### Work to do:
Retype exactly the lines that run from the line with "What is the recorded" to the final line of the entries, keeping both ends and nothing else.
-- begin Stored data --
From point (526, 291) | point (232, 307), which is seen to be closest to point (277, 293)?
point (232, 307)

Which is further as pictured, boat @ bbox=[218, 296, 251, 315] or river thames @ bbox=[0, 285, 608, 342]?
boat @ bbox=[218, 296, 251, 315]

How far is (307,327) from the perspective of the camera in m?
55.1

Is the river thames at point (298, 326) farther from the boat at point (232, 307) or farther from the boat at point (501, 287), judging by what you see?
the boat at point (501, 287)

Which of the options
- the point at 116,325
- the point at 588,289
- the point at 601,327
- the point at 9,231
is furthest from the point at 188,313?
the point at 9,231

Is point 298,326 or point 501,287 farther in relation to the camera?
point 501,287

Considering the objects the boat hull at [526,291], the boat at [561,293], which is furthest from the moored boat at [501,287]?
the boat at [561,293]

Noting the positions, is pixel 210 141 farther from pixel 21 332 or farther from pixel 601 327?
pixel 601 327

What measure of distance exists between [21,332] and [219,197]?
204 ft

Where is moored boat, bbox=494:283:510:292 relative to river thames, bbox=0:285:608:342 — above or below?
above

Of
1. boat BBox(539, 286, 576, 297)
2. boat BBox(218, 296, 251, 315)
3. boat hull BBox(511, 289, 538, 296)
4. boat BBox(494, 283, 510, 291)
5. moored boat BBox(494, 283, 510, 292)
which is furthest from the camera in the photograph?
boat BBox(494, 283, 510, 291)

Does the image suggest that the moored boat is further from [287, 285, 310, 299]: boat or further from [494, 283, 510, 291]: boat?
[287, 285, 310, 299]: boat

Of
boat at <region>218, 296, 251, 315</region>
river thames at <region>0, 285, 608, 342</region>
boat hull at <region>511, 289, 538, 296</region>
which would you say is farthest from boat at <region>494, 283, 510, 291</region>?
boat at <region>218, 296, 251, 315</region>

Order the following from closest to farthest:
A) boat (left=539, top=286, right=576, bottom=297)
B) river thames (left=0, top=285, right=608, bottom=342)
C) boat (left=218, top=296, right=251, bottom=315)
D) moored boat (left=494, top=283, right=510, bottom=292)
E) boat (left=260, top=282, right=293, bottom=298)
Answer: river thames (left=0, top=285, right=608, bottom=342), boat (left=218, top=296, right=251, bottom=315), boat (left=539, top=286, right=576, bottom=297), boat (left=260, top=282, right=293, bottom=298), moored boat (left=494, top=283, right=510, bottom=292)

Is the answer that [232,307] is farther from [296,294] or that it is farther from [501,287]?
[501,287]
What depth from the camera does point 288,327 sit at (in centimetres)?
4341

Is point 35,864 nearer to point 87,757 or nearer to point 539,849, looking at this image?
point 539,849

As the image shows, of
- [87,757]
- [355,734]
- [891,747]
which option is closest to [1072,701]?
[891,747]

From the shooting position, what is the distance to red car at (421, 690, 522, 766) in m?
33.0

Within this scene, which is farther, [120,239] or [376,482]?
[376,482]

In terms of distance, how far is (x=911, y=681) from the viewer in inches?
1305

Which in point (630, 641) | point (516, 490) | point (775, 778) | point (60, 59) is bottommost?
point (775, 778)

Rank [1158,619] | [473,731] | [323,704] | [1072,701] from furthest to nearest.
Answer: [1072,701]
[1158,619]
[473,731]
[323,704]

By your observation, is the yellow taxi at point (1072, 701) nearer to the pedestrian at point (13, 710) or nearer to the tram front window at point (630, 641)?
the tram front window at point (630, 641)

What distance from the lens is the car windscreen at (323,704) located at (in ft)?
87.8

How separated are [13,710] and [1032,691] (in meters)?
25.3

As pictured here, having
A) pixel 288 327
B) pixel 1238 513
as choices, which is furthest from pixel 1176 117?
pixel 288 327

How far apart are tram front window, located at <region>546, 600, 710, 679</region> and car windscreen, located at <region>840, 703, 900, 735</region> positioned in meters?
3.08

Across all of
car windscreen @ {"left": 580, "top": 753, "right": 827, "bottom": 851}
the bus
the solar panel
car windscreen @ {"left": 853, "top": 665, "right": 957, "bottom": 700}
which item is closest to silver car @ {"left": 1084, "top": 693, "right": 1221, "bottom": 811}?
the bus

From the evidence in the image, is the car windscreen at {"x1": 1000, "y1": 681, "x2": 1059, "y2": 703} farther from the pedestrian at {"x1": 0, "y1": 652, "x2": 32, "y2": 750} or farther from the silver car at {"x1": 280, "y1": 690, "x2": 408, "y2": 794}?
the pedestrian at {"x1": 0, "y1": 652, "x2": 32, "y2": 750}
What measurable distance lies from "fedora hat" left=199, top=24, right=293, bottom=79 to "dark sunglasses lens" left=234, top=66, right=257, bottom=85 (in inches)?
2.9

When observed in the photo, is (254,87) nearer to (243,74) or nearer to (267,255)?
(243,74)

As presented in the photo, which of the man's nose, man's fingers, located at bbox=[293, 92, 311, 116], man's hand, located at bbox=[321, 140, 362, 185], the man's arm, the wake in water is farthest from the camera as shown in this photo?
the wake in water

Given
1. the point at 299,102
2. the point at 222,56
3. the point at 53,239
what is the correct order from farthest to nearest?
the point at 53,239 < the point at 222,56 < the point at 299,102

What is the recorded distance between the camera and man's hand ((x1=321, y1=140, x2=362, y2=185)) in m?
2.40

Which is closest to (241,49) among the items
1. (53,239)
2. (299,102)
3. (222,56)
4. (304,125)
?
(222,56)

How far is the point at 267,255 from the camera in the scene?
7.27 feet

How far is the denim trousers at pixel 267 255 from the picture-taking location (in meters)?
-- end Stored data --
### Reply:
What is the recorded distance between the camera and man's hand ((x1=321, y1=140, x2=362, y2=185)) in m?
2.40

Which is closest to (241,49) among the items
1. (53,239)
2. (299,102)
3. (222,56)
4. (304,125)
?
(222,56)

How far is the point at 267,255 from the camera in the scene?
7.27 feet

How far is the denim trousers at pixel 267 255 from the picture-taking location (in meters)?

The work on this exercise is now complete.